#### BRIEF:
This exercise requires an exact copy of each line from the one containing "genus: Rusa" down to the last line below.
--- --- ---
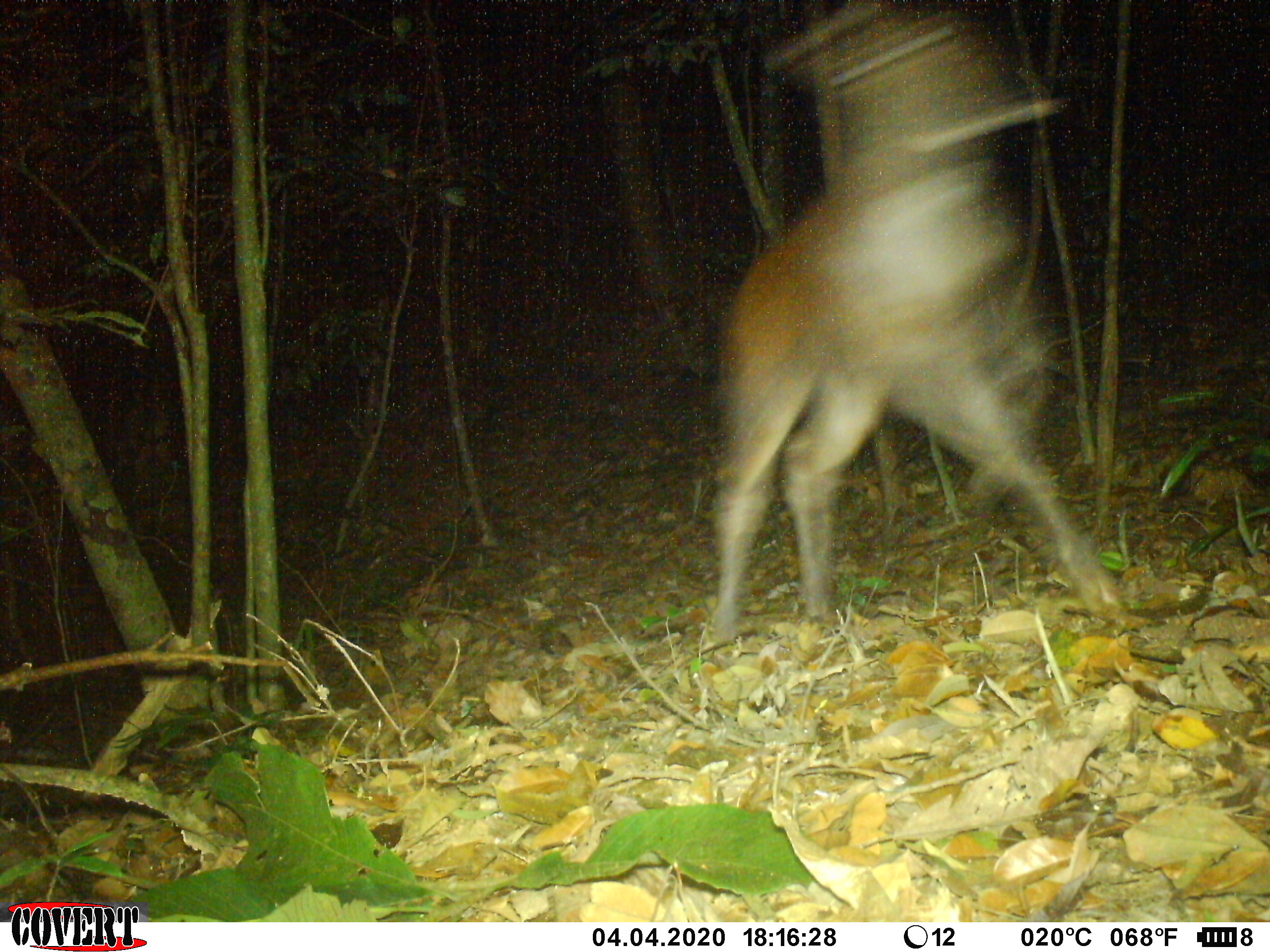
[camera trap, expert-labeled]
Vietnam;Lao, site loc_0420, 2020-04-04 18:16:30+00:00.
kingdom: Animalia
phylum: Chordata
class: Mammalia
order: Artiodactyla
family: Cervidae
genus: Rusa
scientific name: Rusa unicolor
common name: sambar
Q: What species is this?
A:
--- --- ---
#### EXERCISE RESULT:
genus: Rusa
scientific name: Rusa unicolor
common name: sambar
Q: What species is this?
A:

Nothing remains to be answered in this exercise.